Il a ce charme et cette dégaine qui le font ressembler à un garçon plutôt qu’à un homme. Pourtant, « La Fresque » est déjà le huitième album de la carrière d’un artiste béni, l’envers heureux d’un artiste maudit. Il y a de la joie dans les airs et les mots de Vincent Delerm, héritage peut-être de son père, Philippe, auteur entomologiste des bonheurs minuscules, et de sa mère, Martine, dessinatrice des plaisirs invisibles.

« La Fresque » est du Vincent Delerm puissance 1000, ultramélodieux, ultrasensible, baroque parfois, transportant souvent, splendide album sur ce qui nous relie, nous émeut, nous donne le sentiment grisant d’être vivants. On y croise les «  Friends » Ross et Rachel, les amoureux Andie MacDowell et Hugh Grant, Louise Ciccone et Emmanuel Carrère, on y découvre ses affections, ses émotions. « La Fresque » pince le cœur lorsqu’il évoque des disparus, transporte mine de rien. Comme disait Carver, des vitamines du bonheur.

ELLE. - « En fait, on est plusieurs à se faire transpercer le cœur. Plusieurs millions d’âmes sœurs », chantez- vous. Ensemble, c’est mieux ?

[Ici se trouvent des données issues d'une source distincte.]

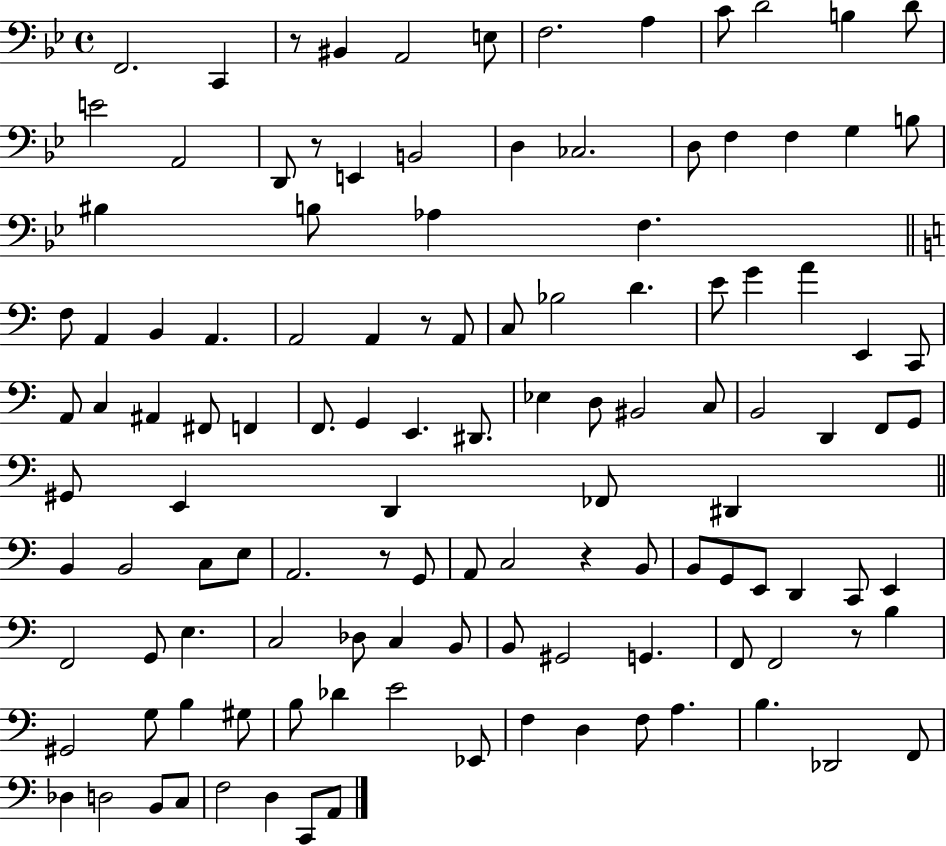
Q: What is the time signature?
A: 4/4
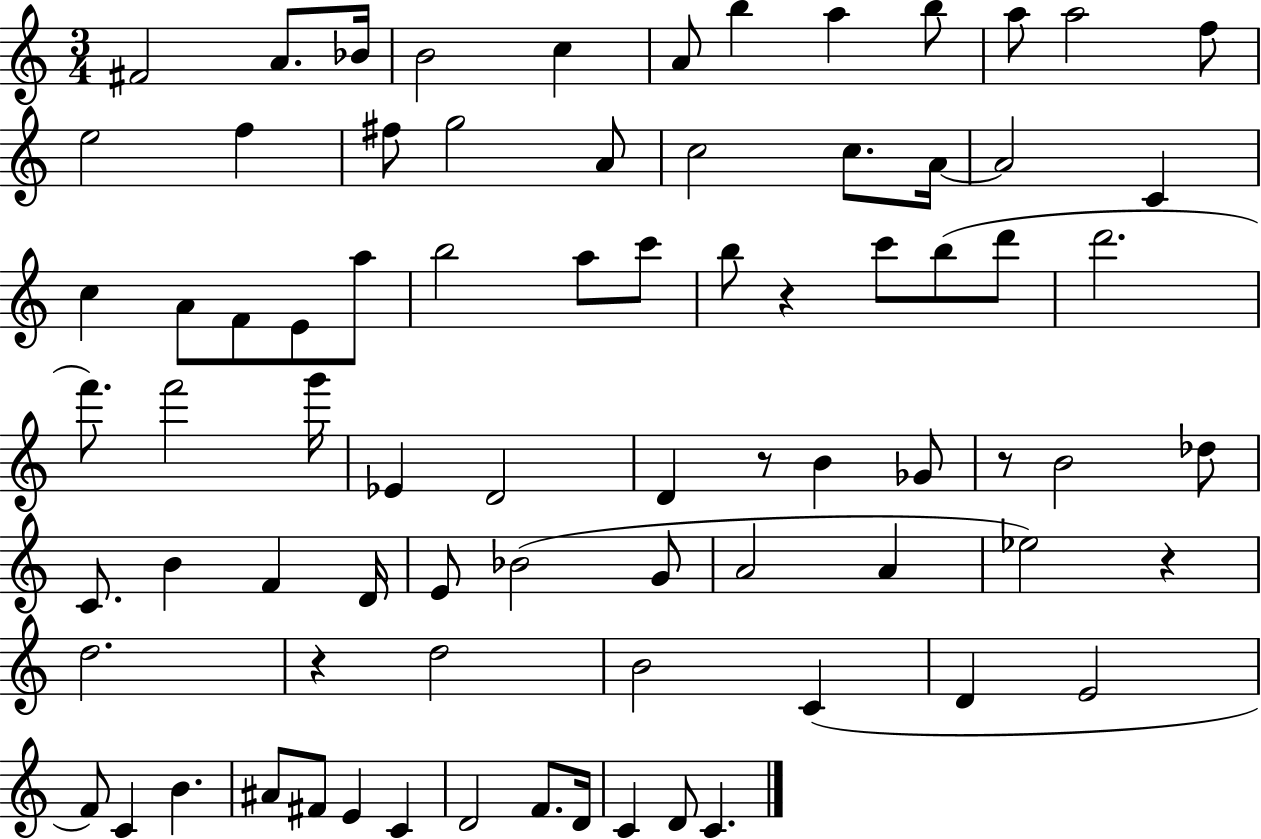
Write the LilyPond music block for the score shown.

{
  \clef treble
  \numericTimeSignature
  \time 3/4
  \key c \major
  \repeat volta 2 { fis'2 a'8. bes'16 | b'2 c''4 | a'8 b''4 a''4 b''8 | a''8 a''2 f''8 | \break e''2 f''4 | fis''8 g''2 a'8 | c''2 c''8. a'16~~ | a'2 c'4 | \break c''4 a'8 f'8 e'8 a''8 | b''2 a''8 c'''8 | b''8 r4 c'''8 b''8( d'''8 | d'''2. | \break f'''8.) f'''2 g'''16 | ees'4 d'2 | d'4 r8 b'4 ges'8 | r8 b'2 des''8 | \break c'8. b'4 f'4 d'16 | e'8 bes'2( g'8 | a'2 a'4 | ees''2) r4 | \break d''2. | r4 d''2 | b'2 c'4( | d'4 e'2 | \break f'8) c'4 b'4. | ais'8 fis'8 e'4 c'4 | d'2 f'8. d'16 | c'4 d'8 c'4. | \break } \bar "|."
}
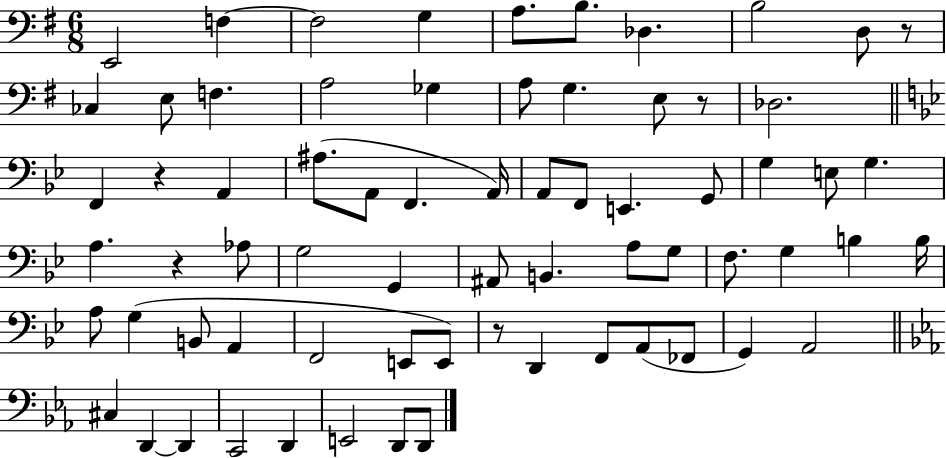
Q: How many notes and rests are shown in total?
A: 69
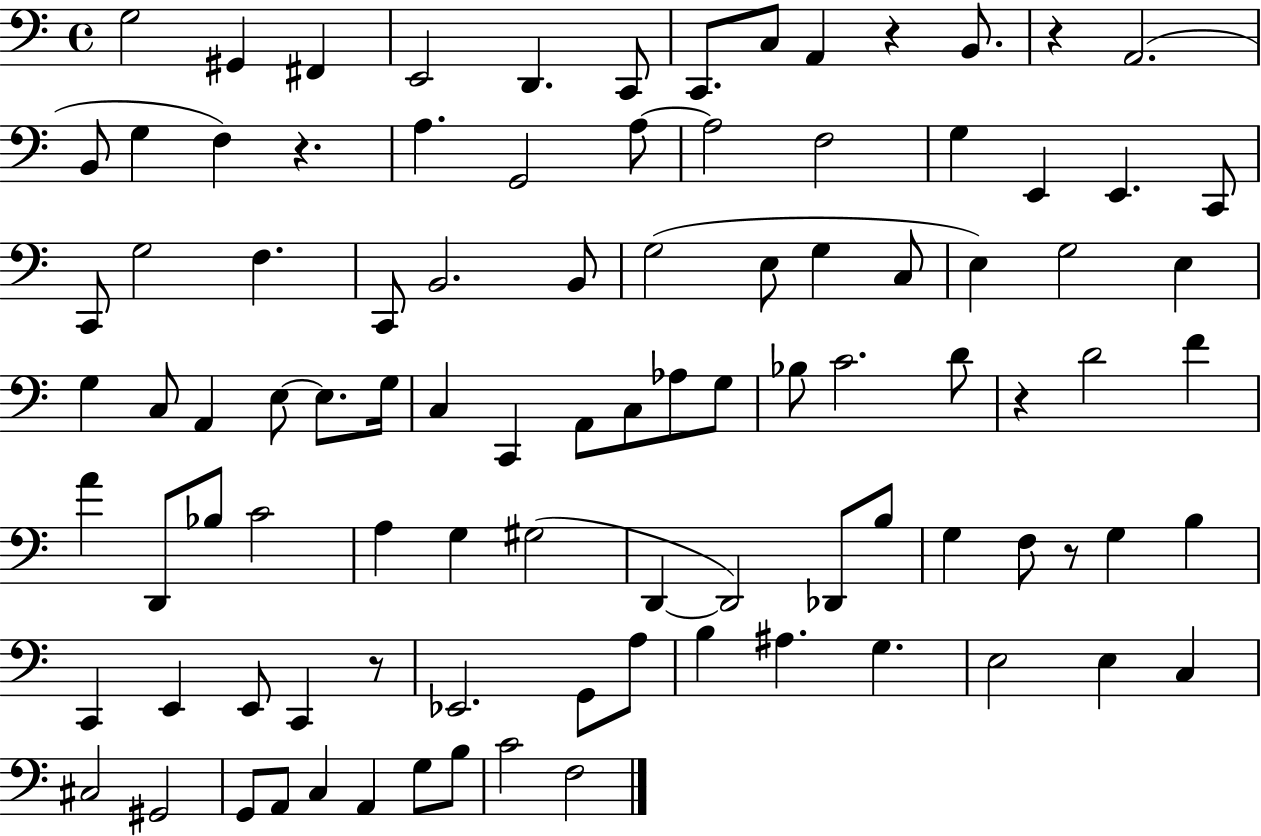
G3/h G#2/q F#2/q E2/h D2/q. C2/e C2/e. C3/e A2/q R/q B2/e. R/q A2/h. B2/e G3/q F3/q R/q. A3/q. G2/h A3/e A3/h F3/h G3/q E2/q E2/q. C2/e C2/e G3/h F3/q. C2/e B2/h. B2/e G3/h E3/e G3/q C3/e E3/q G3/h E3/q G3/q C3/e A2/q E3/e E3/e. G3/s C3/q C2/q A2/e C3/e Ab3/e G3/e Bb3/e C4/h. D4/e R/q D4/h F4/q A4/q D2/e Bb3/e C4/h A3/q G3/q G#3/h D2/q D2/h Db2/e B3/e G3/q F3/e R/e G3/q B3/q C2/q E2/q E2/e C2/q R/e Eb2/h. G2/e A3/e B3/q A#3/q. G3/q. E3/h E3/q C3/q C#3/h G#2/h G2/e A2/e C3/q A2/q G3/e B3/e C4/h F3/h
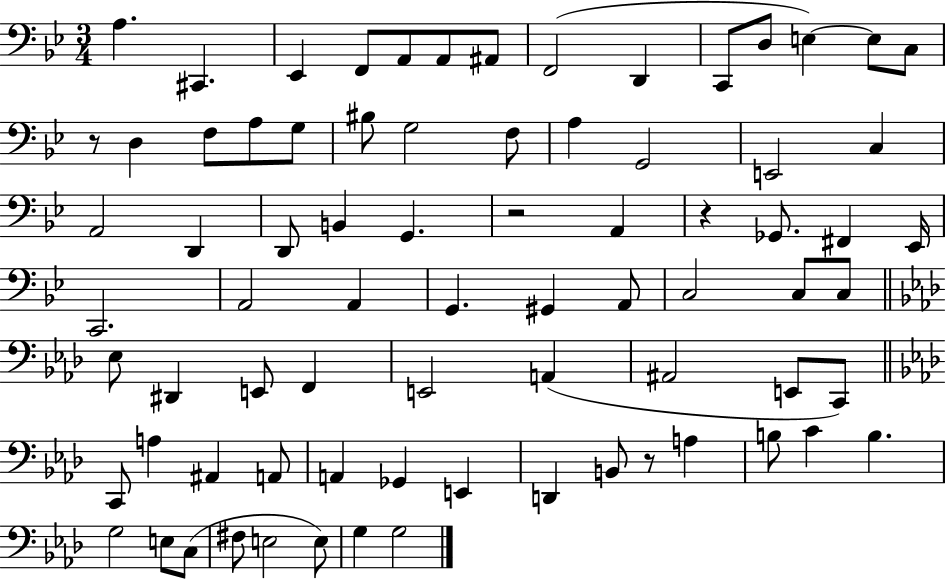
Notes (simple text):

A3/q. C#2/q. Eb2/q F2/e A2/e A2/e A#2/e F2/h D2/q C2/e D3/e E3/q E3/e C3/e R/e D3/q F3/e A3/e G3/e BIS3/e G3/h F3/e A3/q G2/h E2/h C3/q A2/h D2/q D2/e B2/q G2/q. R/h A2/q R/q Gb2/e. F#2/q Eb2/s C2/h. A2/h A2/q G2/q. G#2/q A2/e C3/h C3/e C3/e Eb3/e D#2/q E2/e F2/q E2/h A2/q A#2/h E2/e C2/e C2/e A3/q A#2/q A2/e A2/q Gb2/q E2/q D2/q B2/e R/e A3/q B3/e C4/q B3/q. G3/h E3/e C3/e F#3/e E3/h E3/e G3/q G3/h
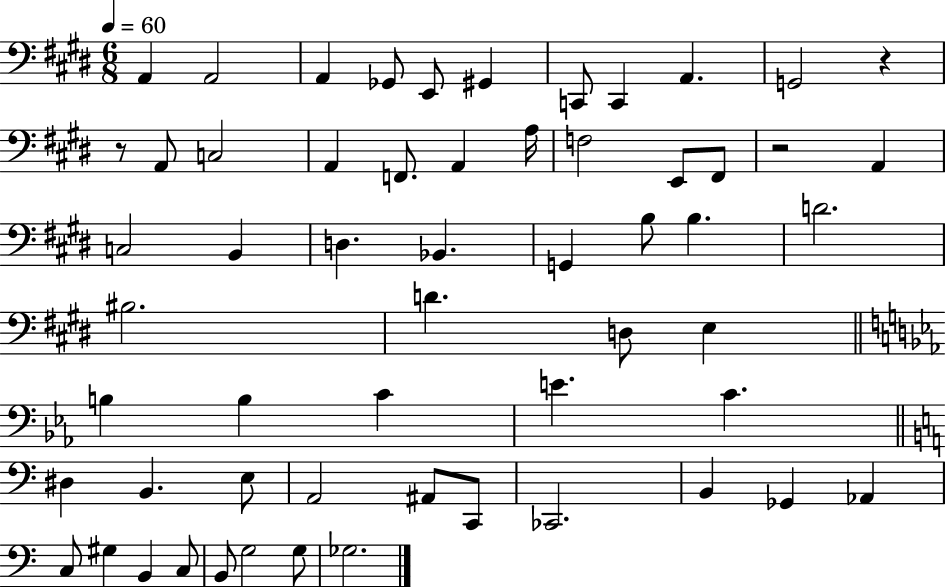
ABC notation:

X:1
T:Untitled
M:6/8
L:1/4
K:E
A,, A,,2 A,, _G,,/2 E,,/2 ^G,, C,,/2 C,, A,, G,,2 z z/2 A,,/2 C,2 A,, F,,/2 A,, A,/4 F,2 E,,/2 ^F,,/2 z2 A,, C,2 B,, D, _B,, G,, B,/2 B, D2 ^B,2 D D,/2 E, B, B, C E C ^D, B,, E,/2 A,,2 ^A,,/2 C,,/2 _C,,2 B,, _G,, _A,, C,/2 ^G, B,, C,/2 B,,/2 G,2 G,/2 _G,2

Vincent Delerm. - Pendant longtemps, si on m’avait demandé ma préférence entre retrouver des potes et écrire seul à mon piano, j’aurais choisi la solitude. Les années passant, j’ai senti comme une urgence à dire aux gens qui comptent pour moi que je les aime. Ce qui nous fait de l’effet dans la vie, c’est rarement lié à la météo ou à une super chambre d’hôtel, c’est toujours lié aux autres.

ELLE. - D’où cette fresque, collage d’une centaine de visages de votre paysage sentimental, comment les avez-vous choisis ?

V.D. - Je les ai (presque) tous photographiés et je suis toujours en contact avec eux. Des gens que j’aime, tout simplement. Il y a le bassiste de mon groupe au lycée, la dame qui m’a appris à jouer du piano à 16 ans, Bruno Marie-Rose, un sprinteur des années 1990 à qui j’avais demandé un autographe, mon arrière-grand mère, que je n’ai pas connue mais qui est un monument dans la famille. Elle était ouvreuse à La Cigale et lorsque mon grand-père était petit, il venait s’asseoir dans la salle, le jeudi, en attendant qu’elle ait terminé son service. Plus tard, il s’asseyait à la même place, à La Cigale à mes concerts. Ou encore Alain Souchon et des amis de mes parents quand j’étais petit, le passé n’est pas défunt pour moi, il se superpose au présent.

ELLE. - Vous avez aussi écrit une chanson sur la transmission : faut-il faire croire à nos enfants que la vie est un champ de roses ou un champ de ronces ?

V.D. - Je me pose la question, je n’ai pas de réponse. La nuit du Bataclan, je me revois avec ma compagne : qu’allait-on dire à nos fils au petit déjeuner ? De façon plus générale, je ne pense pas qu’il faille se complaire dans les quatre sujets du moment montrés par les chaînes d’info. La mission des gens qui créent, c’est de donner à voir les choses autrement. Par exemple, j’aime beaucoup le regard de gens fantaisistes comme Alex Lutz ou Vincent Dedienne.

À l’échelle d’un concert, je me sens une responsabilité. Donner du jus, de l’énergie, des vitamines aux gens qui ont fait l’effort de venir. J’aime célébrer, mine de rien, je suis vraiment un mec assez positif ! Je n’ai pas d’autres ambitions que de faire des choses qui touchent, de créer une émotion, ou une vibration, qui transmettent le sentiment d’être vivants. Sans pour autant agiter un grand drapeau qui dirait : c’est maintenant, il faut en profiter !

« La fresque », de Vincent Delerm (à La Cigale, du 21 au 25 octobre et du 18 au 22 novembre).